The Ambassador and other important people meet with Lino’s group under the tarp.
Sharing morning tea with the Ambassador.
Lino now has some cool tech to show off: 2000L silos, seed packing equipment, drums for seed storage, shelling machines, planting tools, grinder, seed screen, flour sifter, rust proof fencing and a husking tool. Some of these were new to SoL as we generally experiment ourselves before taking to the big organisation.
A couple of Timorese checkout the table (behind) displaying tecnhology and produce from Buras Hamutuk.
It was a very successful visit and I think the Ambassador was very impressed with the work that they were doing.
The Ambassador has worked hard to learn how to speak Tetun reasonably well.
But there is also another side to Lino and his wife Atina that perhaps none of the fancy folks there found out about. If you take the time to listen to their hearts without any fanfare or expectations you find a couple that long to serve God.
In fact Atina would like to become a pastor but Lino worries about how to handle the work load of the farm and making sure there’s enough food on the table. They end up trying to balance both – the farmer’s group and the ministry.
Lino in the morning, managing construction of the group’s seed warehouse.
In the afternoon they are off to the villages to teach children Bible stories.
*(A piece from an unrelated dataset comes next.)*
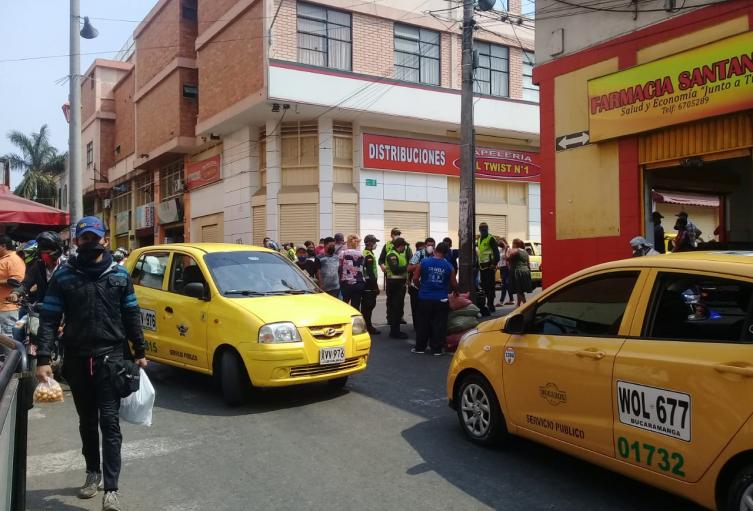 Varias personas incumplen confinamiento en Bucaramanga.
Its a tough load and they have their hard times and are currently worried about a second miscarriage this year. Atina has just come to Dili to do some more training. But things have taken a toll and she found herself last night in the National Hospital. We went and picked her up today and brought her to our home here to try to feed her up, and most importantly, get her to drink enough clean water. We pray for Lino and Atina, that God would give them good health and show them what He would have them do.